• TASK DIRECTIONS: Copy every one of the lines below word for word, but leave the pictures out.

[Begin DATASET ROWS]

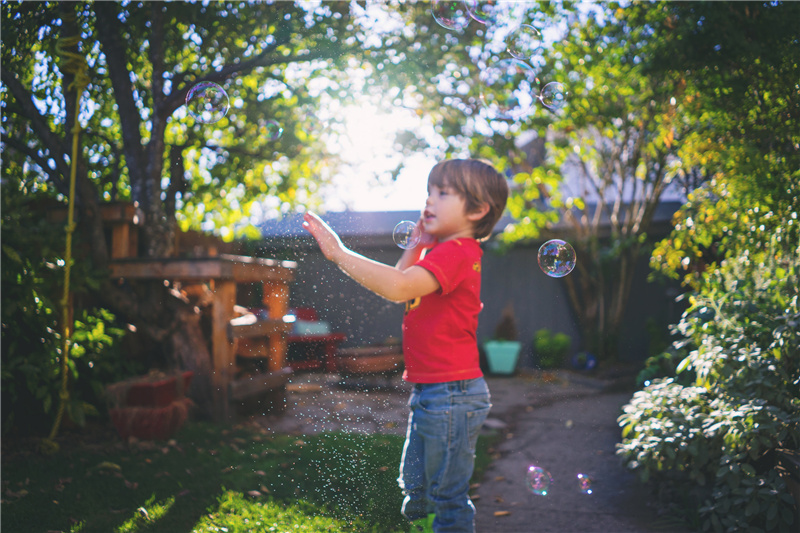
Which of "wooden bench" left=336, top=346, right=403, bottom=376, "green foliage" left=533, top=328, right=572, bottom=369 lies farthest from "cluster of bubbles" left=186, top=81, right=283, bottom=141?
"green foliage" left=533, top=328, right=572, bottom=369

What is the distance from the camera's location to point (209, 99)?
4.00 m

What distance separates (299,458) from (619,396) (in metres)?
4.42

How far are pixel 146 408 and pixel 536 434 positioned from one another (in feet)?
9.86

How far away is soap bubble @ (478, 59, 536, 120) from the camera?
577 cm

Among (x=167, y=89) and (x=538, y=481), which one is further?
(x=167, y=89)

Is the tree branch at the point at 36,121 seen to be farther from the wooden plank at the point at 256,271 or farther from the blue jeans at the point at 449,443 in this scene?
the blue jeans at the point at 449,443

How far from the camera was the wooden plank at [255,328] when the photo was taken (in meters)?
4.57

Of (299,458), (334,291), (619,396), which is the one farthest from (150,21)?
(619,396)

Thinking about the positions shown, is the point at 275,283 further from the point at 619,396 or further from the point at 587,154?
the point at 587,154

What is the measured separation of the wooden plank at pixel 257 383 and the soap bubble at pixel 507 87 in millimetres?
3500

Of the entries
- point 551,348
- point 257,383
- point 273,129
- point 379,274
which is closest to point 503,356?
point 551,348

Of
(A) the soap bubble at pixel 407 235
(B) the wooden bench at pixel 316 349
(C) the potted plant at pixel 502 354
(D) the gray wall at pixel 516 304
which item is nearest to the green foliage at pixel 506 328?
(C) the potted plant at pixel 502 354

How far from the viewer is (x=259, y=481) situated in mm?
3203

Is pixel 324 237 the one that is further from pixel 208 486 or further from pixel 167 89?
pixel 167 89
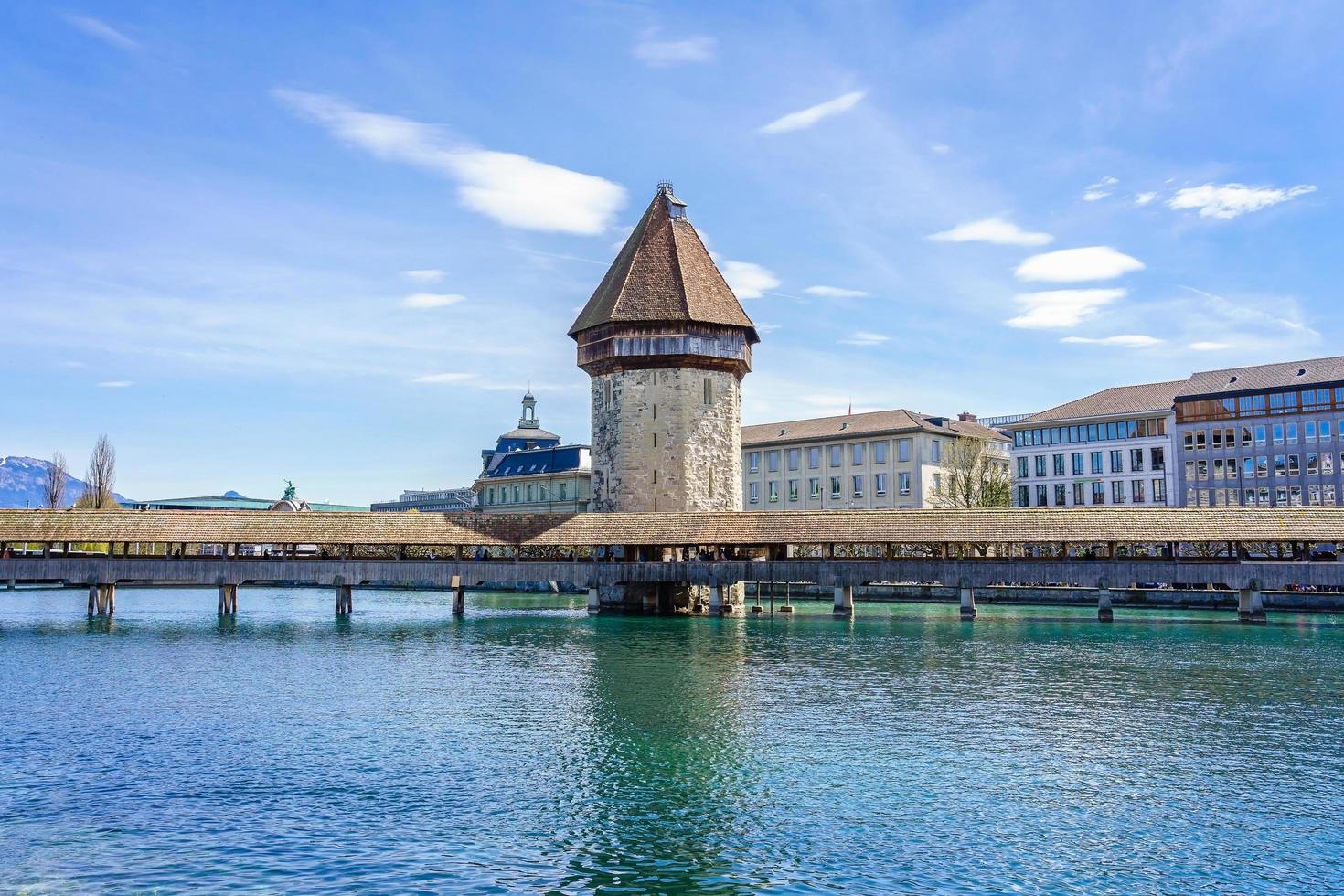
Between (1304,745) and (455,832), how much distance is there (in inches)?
424

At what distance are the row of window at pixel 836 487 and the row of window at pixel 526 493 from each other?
39.5ft

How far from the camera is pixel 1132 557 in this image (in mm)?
32969

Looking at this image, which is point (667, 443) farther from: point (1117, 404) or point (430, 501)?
point (430, 501)

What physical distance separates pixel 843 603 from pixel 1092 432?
26161 millimetres

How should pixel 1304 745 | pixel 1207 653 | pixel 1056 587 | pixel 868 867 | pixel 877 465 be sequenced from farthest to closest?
pixel 877 465 < pixel 1056 587 < pixel 1207 653 < pixel 1304 745 < pixel 868 867

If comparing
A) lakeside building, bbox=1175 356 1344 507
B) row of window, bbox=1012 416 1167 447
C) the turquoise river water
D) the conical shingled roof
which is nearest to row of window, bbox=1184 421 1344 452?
lakeside building, bbox=1175 356 1344 507

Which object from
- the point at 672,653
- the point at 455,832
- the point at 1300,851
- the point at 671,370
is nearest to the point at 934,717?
the point at 1300,851

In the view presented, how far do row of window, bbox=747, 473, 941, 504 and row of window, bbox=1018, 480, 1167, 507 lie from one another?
625 centimetres

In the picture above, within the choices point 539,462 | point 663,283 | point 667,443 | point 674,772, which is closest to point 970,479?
point 667,443

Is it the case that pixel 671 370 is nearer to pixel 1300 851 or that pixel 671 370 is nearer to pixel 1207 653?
pixel 1207 653

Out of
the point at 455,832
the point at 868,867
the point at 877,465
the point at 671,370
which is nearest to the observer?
the point at 868,867

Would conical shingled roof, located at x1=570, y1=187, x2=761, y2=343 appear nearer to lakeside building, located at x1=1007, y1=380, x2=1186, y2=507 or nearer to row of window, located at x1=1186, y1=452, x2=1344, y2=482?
lakeside building, located at x1=1007, y1=380, x2=1186, y2=507

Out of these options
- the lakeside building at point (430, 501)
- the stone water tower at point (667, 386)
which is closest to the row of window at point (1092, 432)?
the stone water tower at point (667, 386)

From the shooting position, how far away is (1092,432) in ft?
184
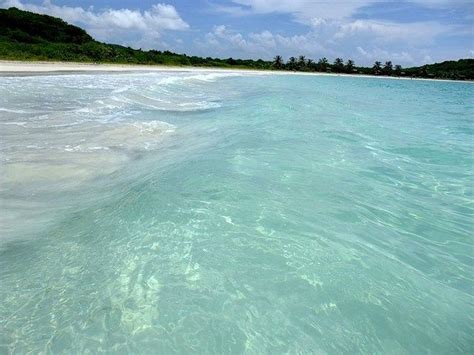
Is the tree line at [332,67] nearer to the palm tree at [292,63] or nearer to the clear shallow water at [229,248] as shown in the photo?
the palm tree at [292,63]

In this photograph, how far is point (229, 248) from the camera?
16.3 feet

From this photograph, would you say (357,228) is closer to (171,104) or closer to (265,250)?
(265,250)

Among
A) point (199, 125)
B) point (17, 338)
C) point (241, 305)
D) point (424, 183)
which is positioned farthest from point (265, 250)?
point (199, 125)

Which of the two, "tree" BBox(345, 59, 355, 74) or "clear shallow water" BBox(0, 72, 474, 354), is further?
"tree" BBox(345, 59, 355, 74)

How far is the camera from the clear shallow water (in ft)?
11.7

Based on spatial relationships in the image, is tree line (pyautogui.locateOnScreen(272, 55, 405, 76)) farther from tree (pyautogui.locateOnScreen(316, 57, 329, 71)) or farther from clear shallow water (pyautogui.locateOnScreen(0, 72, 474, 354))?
clear shallow water (pyautogui.locateOnScreen(0, 72, 474, 354))

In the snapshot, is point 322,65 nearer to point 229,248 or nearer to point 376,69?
point 376,69

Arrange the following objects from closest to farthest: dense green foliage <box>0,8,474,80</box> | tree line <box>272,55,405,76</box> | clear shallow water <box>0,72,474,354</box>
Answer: clear shallow water <box>0,72,474,354</box>, dense green foliage <box>0,8,474,80</box>, tree line <box>272,55,405,76</box>

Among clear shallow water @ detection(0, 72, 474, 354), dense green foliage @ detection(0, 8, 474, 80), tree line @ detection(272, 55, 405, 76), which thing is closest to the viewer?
clear shallow water @ detection(0, 72, 474, 354)

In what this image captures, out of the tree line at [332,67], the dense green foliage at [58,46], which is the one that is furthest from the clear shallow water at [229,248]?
the tree line at [332,67]

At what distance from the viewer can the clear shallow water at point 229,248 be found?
141 inches

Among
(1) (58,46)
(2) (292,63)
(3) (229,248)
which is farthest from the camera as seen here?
(2) (292,63)

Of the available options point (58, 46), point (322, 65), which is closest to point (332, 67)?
point (322, 65)

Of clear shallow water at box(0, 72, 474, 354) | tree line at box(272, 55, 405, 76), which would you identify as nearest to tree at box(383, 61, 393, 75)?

[End DATASET ROWS]

• THE REPLY:
Which of "wooden bench" left=336, top=346, right=403, bottom=376, "green foliage" left=533, top=328, right=572, bottom=369 lies farthest from "cluster of bubbles" left=186, top=81, right=283, bottom=141?
"green foliage" left=533, top=328, right=572, bottom=369

What is the distance from the camera's location to point (209, 99)?
4.00 m

What distance separates (299,458) from (619,396) (in metres)?
4.42

How far are pixel 146 408 and pixel 536 434 positioned from one another (in feet)?
9.86

How far away is soap bubble @ (478, 59, 536, 120) from the camera?
577 cm

Among (x=167, y=89) and (x=538, y=481), which one is further?
(x=167, y=89)

Is the tree branch at the point at 36,121 seen to be farther from the wooden plank at the point at 256,271 or farther from the blue jeans at the point at 449,443 in this scene?
the blue jeans at the point at 449,443

How far from the camera was the wooden plank at [255,328] when the photo was taken (in meters)?
4.57

Of (299,458), (334,291), (619,396), which is the one farthest from (150,21)?
(619,396)

Thinking about the positions shown, is the point at 275,283 further from the point at 619,396 or further from the point at 587,154?
the point at 587,154

What is the measured separation of the wooden plank at pixel 257 383 and the soap bubble at pixel 507 87 in millimetres?
3500

Of the entries
- point 551,348
- point 257,383
- point 273,129
- point 379,274
which is closest to point 503,356?
point 551,348

Of
(A) the soap bubble at pixel 407 235
(B) the wooden bench at pixel 316 349
(C) the potted plant at pixel 502 354
(D) the gray wall at pixel 516 304
which item is nearest to the green foliage at pixel 506 328?
(C) the potted plant at pixel 502 354

How far from the viewer is (x=259, y=481) situated in mm?
3203

Is pixel 324 237 the one that is further from pixel 208 486 or further from pixel 167 89?
pixel 167 89
Between (1304,745) and (455,832), how much distance is there (in inches)?
424

At what distance are the row of window at pixel 836 487 and the row of window at pixel 526 493 from each other?
39.5ft

How far from the camera is pixel 1132 557 in this image (in mm)?
32969

Looking at this image, which is point (667, 443) farther from: point (1117, 404) or point (430, 501)?
point (430, 501)

What physical distance separates pixel 843 603 from pixel 1092 432?
26161 millimetres

How should pixel 1304 745 | pixel 1207 653 | pixel 1056 587 | pixel 868 867 | pixel 877 465 be sequenced from farthest to closest?
pixel 877 465 < pixel 1056 587 < pixel 1207 653 < pixel 1304 745 < pixel 868 867

If comparing
A) lakeside building, bbox=1175 356 1344 507
B) row of window, bbox=1012 416 1167 447
C) the turquoise river water
D) the conical shingled roof
which is nearest to row of window, bbox=1184 421 1344 452?
lakeside building, bbox=1175 356 1344 507

Which object from
- the point at 672,653
- the point at 455,832
- the point at 1300,851
- the point at 671,370
is nearest to the point at 934,717?
the point at 1300,851

In the view presented, how far do row of window, bbox=747, 473, 941, 504 and row of window, bbox=1018, 480, 1167, 507 lie from one another?
625 centimetres

In the picture above, within the choices point 539,462 | point 663,283 | point 667,443 | point 674,772, which is closest to point 970,479?
point 667,443

Is it the case that pixel 671 370 is nearer to pixel 1300 851 or that pixel 671 370 is nearer to pixel 1207 653?
pixel 1207 653

Out of
the point at 455,832
the point at 868,867
the point at 877,465
the point at 671,370
which is nearest to the observer?
the point at 868,867

Would conical shingled roof, located at x1=570, y1=187, x2=761, y2=343 appear nearer to lakeside building, located at x1=1007, y1=380, x2=1186, y2=507 or nearer to row of window, located at x1=1186, y1=452, x2=1344, y2=482?
lakeside building, located at x1=1007, y1=380, x2=1186, y2=507

Out of these options
- the lakeside building at point (430, 501)
- the stone water tower at point (667, 386)
which is closest to the row of window at point (1092, 432)?
the stone water tower at point (667, 386)

From the shooting position, how far away is (1092,432) in ft?
184
Is the tree line at [332,67] nearer to the palm tree at [292,63] or nearer to the clear shallow water at [229,248] as shown in the photo?
the palm tree at [292,63]

In this photograph, how far is point (229, 248) from the camera?
16.3 feet

From this photograph, would you say (357,228) is closer to (171,104) or closer to (265,250)?
(265,250)

Among
A) point (199, 125)
B) point (17, 338)
C) point (241, 305)
D) point (424, 183)
which is positioned farthest from point (265, 250)?
point (199, 125)

Which of the two, "tree" BBox(345, 59, 355, 74) or "clear shallow water" BBox(0, 72, 474, 354), is further?
"tree" BBox(345, 59, 355, 74)

How far is the camera from the clear shallow water (in ft)?
11.7

Based on spatial relationships in the image, is tree line (pyautogui.locateOnScreen(272, 55, 405, 76)) farther from tree (pyautogui.locateOnScreen(316, 57, 329, 71)) or farther from clear shallow water (pyautogui.locateOnScreen(0, 72, 474, 354))?
clear shallow water (pyautogui.locateOnScreen(0, 72, 474, 354))

In the snapshot, is point 322,65 nearer to point 229,248 or nearer to point 376,69?
point 376,69

Arrange the following objects from closest to farthest: dense green foliage <box>0,8,474,80</box> | tree line <box>272,55,405,76</box> | clear shallow water <box>0,72,474,354</box>
Answer: clear shallow water <box>0,72,474,354</box>, dense green foliage <box>0,8,474,80</box>, tree line <box>272,55,405,76</box>

Among clear shallow water @ detection(0, 72, 474, 354), dense green foliage @ detection(0, 8, 474, 80), tree line @ detection(272, 55, 405, 76), which thing is closest to the viewer?
clear shallow water @ detection(0, 72, 474, 354)

In what this image captures, out of the tree line at [332,67], the dense green foliage at [58,46], which is the one that is furthest from the clear shallow water at [229,248]?
the tree line at [332,67]

At what distance from the viewer can the clear shallow water at point 229,248 be found?
141 inches

Among
(1) (58,46)
(2) (292,63)
(3) (229,248)
which is farthest from the camera as seen here?
(2) (292,63)

Of the available options point (58, 46), point (322, 65), which is closest to point (332, 67)?
point (322, 65)

Of clear shallow water at box(0, 72, 474, 354) | tree line at box(272, 55, 405, 76), which would you identify as nearest to tree at box(383, 61, 393, 75)?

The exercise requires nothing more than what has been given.